In 2014, the demand for new music in the form of vinyl met hot and cold results. While the retail numbers are optimistic, production challenges stunt the growth potential of the LP. With the decline of music downloads and the rapid rise of streaming, however, the desire for a physical format is a clear-cut reflection of music consumer preference.
Back in November 2014, data journalist Felix Richter at Statista reported LPs, globally, reached $218 million in annual sales. If you compare that figure to the cost of a show at the 9:30 Club, it can be significant, but otherwise it is not influential to capital. Statista reported by the first half of the year, 4 million units sold. This month, the Wall Street Journal touted Nielsen’s reports of 9.2 million units moved, a 52 percent increase from 2013. The downside of this phenomenon: vinyl records only make up 2 percent of US music sales, despite the digital decline.
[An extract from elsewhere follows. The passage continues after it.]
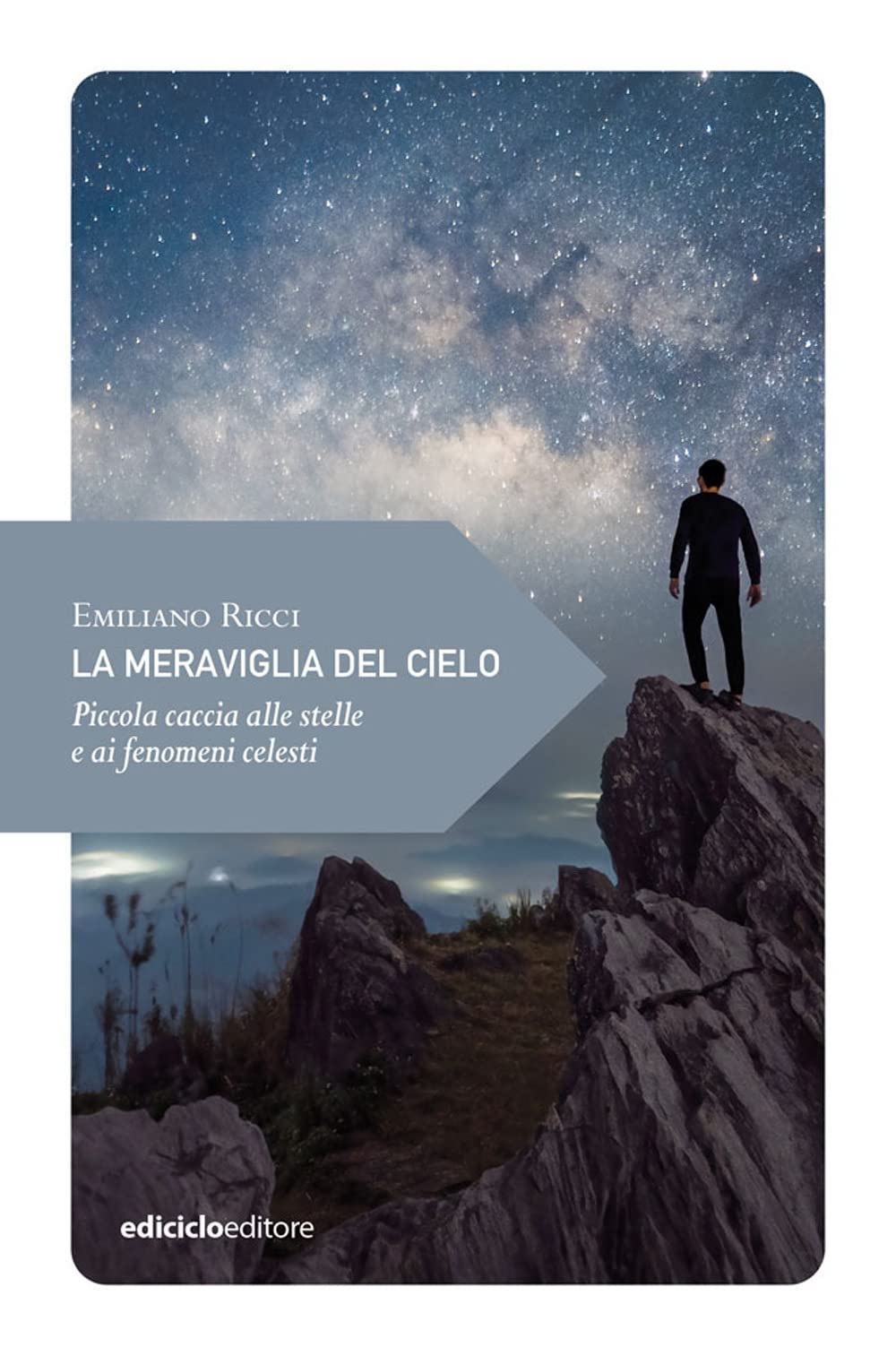 La meraviglia del cielo.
One of the champions of annual LP sales is Third Man Records, Jack White’s label. With his evengreen bent for self-promotion, White’s latest effort, Lazaretto, sold 40,000 vinyl copies in its first week and 87,000 cumulatively. White rallied his fanbase during Record Store Day when he recorded, pressed, and released the “boutique” album in less than four hours.
Last years sales were also boosted by artists such as Beck, Black Keys, Arctic Monkeys, and Lana Del Rey. Classic albums Abbey Road and Legend held their own in top 10 collective sales of LPs in the United States.